## To be done
Copy the material from the line containing "From the camera, what" through the end of the material, swapping in "most distant" for "farthest" and leaving everything else as it is.

=== Data shown ===

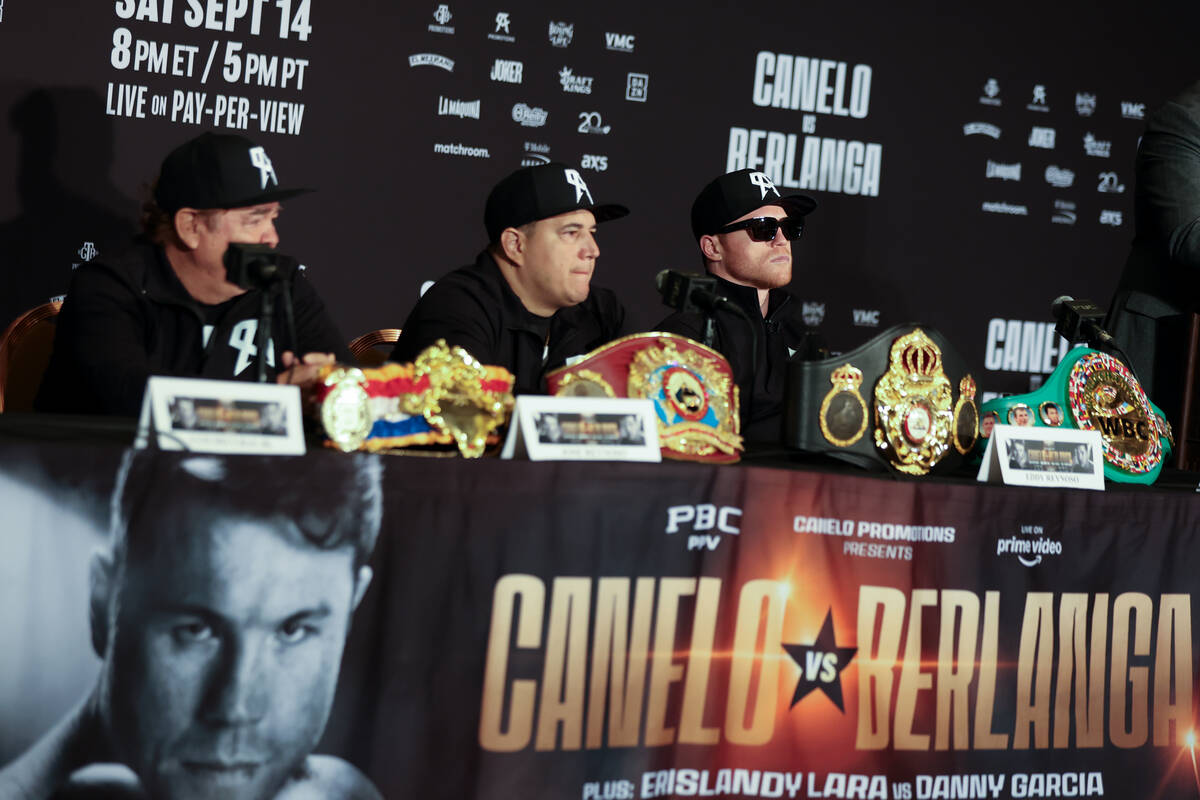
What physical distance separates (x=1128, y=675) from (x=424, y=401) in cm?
129

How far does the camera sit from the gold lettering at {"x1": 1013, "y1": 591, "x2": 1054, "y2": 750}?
213 centimetres

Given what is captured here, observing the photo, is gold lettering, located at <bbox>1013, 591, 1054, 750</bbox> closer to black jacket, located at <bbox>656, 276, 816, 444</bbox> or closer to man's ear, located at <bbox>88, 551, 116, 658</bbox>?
black jacket, located at <bbox>656, 276, 816, 444</bbox>

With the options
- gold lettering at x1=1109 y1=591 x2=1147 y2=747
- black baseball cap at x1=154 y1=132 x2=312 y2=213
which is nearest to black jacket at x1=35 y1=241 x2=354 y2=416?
black baseball cap at x1=154 y1=132 x2=312 y2=213

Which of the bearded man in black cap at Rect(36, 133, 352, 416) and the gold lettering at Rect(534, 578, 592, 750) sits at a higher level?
the bearded man in black cap at Rect(36, 133, 352, 416)

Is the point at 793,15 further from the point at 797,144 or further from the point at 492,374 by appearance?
the point at 492,374

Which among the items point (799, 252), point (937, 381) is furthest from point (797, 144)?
point (937, 381)

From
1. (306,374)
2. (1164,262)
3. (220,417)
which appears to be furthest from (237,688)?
(1164,262)

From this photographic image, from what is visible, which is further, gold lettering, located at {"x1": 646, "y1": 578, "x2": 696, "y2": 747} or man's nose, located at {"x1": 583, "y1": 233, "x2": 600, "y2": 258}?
man's nose, located at {"x1": 583, "y1": 233, "x2": 600, "y2": 258}

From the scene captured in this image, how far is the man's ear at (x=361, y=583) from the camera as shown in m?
1.75

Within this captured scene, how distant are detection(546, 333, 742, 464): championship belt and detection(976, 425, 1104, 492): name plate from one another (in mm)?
456

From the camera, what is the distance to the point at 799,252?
14.5ft

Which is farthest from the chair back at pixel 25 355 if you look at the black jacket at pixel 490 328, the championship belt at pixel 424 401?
the championship belt at pixel 424 401

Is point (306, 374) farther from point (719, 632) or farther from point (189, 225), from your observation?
point (719, 632)

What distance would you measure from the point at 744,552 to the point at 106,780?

===

## The answer
From the camera, what is the distance to the point at 799,252?
14.5ft

Which is most distant from the chair back at pixel 25 355 if you look at the black jacket at pixel 490 328, the championship belt at pixel 424 401?
the championship belt at pixel 424 401

Is point (306, 374) farther from point (719, 632) or farther from point (189, 225), from your observation?
point (719, 632)

What distance would you measure from the point at 744,552 to the point at 106,780?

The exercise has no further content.